Retinal detachments were created in FAS-receptor deficient lpr mice and C57 control mice by injecting 10% hyaluronic acid into the subretinal space using a transvitreous approach. One eye was left untreated as a control. Eyes were enucleated at 3 and 7 days, and fixed in 4% paraformaldehyde-PBS. Terminal dUTP-biotin nick end-labeling (TUNEL) was performed to assay for morphologic features associated with apoptosis.
TUNEL-staining was positive in the outer nuclear layer only in the detached portions of retina. The FAS-deficient lpr mice exhibited on average 75% less photoreceptor cell loss following retinal detachment than did the control mice at 3 days. There was no significant TUNEL staining in either the experimental lpr mice or the control C57 mice at 7 days.

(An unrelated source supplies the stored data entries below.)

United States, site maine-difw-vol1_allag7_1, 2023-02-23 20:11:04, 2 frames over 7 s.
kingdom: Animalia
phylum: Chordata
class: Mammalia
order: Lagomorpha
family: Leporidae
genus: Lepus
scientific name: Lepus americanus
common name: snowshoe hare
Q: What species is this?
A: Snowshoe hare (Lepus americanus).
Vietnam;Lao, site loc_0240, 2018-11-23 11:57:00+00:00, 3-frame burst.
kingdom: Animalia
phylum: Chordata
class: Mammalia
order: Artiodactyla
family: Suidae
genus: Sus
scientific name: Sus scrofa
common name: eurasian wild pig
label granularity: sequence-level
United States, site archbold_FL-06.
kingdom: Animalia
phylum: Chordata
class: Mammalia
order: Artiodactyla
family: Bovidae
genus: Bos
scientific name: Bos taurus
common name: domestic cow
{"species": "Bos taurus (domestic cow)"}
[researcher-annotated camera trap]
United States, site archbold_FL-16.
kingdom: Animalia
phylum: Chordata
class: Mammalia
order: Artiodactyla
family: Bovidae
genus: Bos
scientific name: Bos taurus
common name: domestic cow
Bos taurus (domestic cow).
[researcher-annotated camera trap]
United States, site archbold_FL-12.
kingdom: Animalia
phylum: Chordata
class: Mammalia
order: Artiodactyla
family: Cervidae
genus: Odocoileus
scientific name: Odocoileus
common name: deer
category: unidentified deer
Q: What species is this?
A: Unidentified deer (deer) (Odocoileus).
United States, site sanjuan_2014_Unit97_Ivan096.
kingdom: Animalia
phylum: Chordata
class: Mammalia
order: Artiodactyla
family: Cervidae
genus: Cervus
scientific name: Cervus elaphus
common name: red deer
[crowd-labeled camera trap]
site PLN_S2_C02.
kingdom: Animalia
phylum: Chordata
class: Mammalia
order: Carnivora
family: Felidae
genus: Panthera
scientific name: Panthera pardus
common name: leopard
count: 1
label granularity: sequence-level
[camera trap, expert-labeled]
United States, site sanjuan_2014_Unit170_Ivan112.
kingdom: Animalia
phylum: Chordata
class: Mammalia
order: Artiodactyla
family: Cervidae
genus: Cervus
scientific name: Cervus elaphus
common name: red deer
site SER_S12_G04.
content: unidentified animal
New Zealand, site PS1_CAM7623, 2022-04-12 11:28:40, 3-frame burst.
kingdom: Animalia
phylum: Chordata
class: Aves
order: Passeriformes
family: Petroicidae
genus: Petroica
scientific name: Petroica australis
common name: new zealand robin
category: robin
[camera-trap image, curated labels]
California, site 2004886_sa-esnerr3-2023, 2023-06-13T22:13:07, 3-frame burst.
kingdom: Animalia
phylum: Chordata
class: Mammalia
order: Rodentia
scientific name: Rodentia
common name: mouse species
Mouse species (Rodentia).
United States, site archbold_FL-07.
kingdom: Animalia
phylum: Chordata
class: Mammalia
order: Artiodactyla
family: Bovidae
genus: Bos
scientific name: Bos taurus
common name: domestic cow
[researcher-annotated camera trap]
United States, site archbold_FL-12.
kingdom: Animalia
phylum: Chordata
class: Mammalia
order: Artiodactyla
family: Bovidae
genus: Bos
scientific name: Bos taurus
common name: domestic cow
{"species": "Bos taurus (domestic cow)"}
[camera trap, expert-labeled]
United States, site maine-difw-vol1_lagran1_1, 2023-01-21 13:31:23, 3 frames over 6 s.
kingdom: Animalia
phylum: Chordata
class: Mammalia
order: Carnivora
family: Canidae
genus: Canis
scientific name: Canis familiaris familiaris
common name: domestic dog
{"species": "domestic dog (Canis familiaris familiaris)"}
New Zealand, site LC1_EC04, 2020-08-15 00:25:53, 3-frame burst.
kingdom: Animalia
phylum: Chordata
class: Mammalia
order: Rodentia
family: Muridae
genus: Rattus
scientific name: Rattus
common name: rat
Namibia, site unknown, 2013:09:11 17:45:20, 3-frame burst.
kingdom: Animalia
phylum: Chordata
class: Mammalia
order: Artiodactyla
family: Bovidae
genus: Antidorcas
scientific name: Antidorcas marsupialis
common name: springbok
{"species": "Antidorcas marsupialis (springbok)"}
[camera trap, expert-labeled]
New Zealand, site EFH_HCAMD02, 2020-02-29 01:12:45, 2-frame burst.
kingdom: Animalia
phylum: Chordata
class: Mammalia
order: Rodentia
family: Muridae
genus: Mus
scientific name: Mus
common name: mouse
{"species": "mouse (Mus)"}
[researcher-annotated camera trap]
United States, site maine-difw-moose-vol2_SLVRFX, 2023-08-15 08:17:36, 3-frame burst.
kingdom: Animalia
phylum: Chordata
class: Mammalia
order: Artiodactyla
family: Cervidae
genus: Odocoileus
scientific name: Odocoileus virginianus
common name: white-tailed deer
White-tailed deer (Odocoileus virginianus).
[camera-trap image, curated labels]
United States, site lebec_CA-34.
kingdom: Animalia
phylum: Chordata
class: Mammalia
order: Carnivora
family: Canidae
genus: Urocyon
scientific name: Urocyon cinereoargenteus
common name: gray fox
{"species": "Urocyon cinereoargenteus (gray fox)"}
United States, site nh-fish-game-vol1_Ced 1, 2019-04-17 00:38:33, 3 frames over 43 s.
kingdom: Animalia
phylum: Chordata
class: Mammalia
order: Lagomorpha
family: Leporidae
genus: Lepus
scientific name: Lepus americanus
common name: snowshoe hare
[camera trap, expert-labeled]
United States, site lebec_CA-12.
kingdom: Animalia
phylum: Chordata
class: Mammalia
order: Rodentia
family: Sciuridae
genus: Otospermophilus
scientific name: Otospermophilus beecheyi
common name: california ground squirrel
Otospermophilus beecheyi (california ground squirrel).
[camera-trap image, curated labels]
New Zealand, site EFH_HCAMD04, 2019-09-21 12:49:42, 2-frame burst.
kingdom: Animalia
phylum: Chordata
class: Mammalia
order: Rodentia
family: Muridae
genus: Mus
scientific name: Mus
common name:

FAS-deficient lpr mice exhibit less photoreceptor cell death following experimental retinal detachment than do control mice at 3 days. This reduced level of apoptosis was seen in the genetic absence of the FAS pathway, despite the presence of an intact intrinsic pathway. With further research, preventing the upregulation or directly inhibiting the FAS/FAS-ligand pathway may provide a therapeutic target for preventing photoreceptor cell loss following in vivo retinal detachment.